▶ DATA IN THIS EXERCISE:
'''

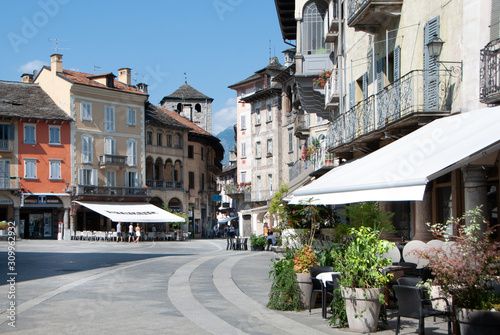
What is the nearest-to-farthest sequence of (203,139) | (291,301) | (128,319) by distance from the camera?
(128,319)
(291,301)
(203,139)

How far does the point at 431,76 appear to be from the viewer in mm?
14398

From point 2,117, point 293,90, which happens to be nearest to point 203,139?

'''
'''

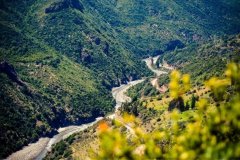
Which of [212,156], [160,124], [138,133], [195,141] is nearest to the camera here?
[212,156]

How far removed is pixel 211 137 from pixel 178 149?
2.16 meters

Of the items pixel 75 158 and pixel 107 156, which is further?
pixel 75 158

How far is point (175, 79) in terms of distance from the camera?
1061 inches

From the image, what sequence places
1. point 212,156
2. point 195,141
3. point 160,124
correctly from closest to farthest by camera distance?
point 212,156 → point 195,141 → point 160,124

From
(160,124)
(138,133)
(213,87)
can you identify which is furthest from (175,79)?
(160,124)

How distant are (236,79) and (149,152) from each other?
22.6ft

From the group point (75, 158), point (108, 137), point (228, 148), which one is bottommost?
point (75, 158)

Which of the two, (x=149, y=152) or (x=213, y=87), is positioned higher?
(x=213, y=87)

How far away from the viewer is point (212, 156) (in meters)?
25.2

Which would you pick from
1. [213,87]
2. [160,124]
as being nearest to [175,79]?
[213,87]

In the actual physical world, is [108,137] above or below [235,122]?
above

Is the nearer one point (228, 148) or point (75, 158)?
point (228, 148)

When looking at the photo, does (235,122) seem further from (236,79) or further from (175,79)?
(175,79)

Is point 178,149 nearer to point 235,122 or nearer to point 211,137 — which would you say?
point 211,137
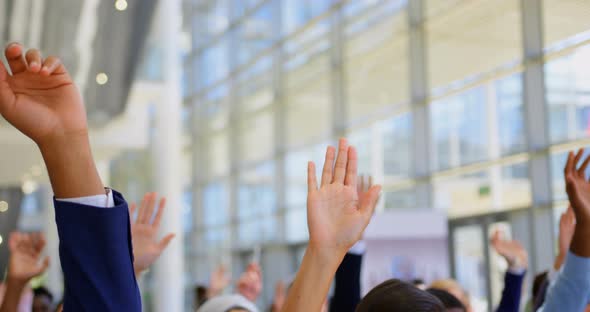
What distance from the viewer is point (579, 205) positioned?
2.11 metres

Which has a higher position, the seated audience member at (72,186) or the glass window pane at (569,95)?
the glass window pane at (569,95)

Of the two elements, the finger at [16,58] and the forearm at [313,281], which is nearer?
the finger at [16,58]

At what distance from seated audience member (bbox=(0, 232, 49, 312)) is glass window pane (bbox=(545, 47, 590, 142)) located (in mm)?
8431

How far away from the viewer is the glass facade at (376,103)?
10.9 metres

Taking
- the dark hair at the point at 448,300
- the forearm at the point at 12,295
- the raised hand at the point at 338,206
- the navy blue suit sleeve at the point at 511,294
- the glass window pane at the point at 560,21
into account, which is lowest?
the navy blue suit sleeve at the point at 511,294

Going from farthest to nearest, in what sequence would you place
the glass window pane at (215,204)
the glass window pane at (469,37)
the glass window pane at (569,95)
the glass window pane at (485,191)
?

'''

Tally the lines of the entries above that contain the string "farthest", treating case as significant. Give only the count.

3